A disabled butterfly’s dreams come true.
Through his time as an egg and caterpillar and then waiting inside a cocoon, Binkle anticipates becoming a butterfly “with big and beautiful wings.” But when he cracks the cocoon and emerges, his wings aren’t what he expected. They’re “weak and pale, silvery, wispy, and unfinished.” Binkle’s “sorrow and disappointed dreams” derive from his wings’ lack of both function—they won’t let him fly—and decoration—they have “holes instead of color.” In a plot straddling the line between magical-disability cure and an insect version of a story about assistive technology, silkworms and spiders weave new thread into his wings, giving Binkle the power of flight; bees “inject” his wings with colors (how?). Binkle says he’ll always be “different” from other butterflies, but there’s no discernible difference aside from uneven coloration post-transformation. Binkle and his pals have expressive, mildly cartoony faces.

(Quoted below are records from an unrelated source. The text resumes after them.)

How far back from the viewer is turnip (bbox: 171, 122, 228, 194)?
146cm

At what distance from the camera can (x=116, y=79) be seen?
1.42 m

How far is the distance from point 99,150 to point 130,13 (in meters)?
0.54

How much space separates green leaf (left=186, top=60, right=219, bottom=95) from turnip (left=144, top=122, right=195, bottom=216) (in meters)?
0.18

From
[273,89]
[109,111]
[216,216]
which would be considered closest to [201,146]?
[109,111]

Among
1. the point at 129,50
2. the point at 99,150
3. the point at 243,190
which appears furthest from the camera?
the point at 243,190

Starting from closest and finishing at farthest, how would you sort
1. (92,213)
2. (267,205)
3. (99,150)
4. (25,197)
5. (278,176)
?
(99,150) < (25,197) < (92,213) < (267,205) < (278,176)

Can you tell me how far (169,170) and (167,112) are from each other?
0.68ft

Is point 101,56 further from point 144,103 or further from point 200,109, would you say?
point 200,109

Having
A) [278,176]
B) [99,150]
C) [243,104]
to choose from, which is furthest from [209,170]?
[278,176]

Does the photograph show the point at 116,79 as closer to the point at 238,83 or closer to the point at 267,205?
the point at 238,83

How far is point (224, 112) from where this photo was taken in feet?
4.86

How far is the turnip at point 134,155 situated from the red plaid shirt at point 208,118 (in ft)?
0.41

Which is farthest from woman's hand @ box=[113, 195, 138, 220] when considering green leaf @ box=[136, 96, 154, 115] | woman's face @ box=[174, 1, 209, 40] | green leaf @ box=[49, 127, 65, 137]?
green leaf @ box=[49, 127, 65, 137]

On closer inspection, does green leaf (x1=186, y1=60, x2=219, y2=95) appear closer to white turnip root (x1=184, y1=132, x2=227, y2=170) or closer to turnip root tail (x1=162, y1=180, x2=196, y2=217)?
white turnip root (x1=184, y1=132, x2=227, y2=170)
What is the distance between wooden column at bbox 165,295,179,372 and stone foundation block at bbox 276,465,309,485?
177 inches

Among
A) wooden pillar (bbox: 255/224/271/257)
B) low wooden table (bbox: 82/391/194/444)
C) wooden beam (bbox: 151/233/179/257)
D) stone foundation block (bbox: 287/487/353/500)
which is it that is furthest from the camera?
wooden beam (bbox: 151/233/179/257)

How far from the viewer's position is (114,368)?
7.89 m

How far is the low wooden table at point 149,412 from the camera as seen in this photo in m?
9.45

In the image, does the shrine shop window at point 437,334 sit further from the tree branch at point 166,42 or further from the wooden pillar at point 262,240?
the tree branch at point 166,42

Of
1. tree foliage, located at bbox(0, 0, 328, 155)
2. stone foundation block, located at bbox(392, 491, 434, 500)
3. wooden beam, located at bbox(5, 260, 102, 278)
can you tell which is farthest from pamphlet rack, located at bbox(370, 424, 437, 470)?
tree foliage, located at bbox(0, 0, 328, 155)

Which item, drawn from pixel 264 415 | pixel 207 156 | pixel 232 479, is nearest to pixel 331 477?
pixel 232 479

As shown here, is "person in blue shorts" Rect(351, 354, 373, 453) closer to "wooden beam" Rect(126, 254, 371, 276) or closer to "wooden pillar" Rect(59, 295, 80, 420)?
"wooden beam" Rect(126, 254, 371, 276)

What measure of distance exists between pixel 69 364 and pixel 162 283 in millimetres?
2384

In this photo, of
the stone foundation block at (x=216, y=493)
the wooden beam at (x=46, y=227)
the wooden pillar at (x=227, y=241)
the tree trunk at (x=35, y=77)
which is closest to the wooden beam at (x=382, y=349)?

Rabei textures her backgrounds, leaves, and nondisabled butterfly wings by leaving gaps in the fill, an intentional style that unfortunately mutes the visual difference between Binkle’s original flimsy, hole-filled wings and everything else (including healthy wings). Collins’ author’s note explains her own daughter’s excruciatingly painful and disabling condition; unlike her daughter, Binkle isn’t in pain, and his disability has no (named) material consequences. Young readers will skip the note anyway—which is just as well, because it romanticizes sick children and their “positive spirit.”
For an audience seeking a disappearing-disability arc.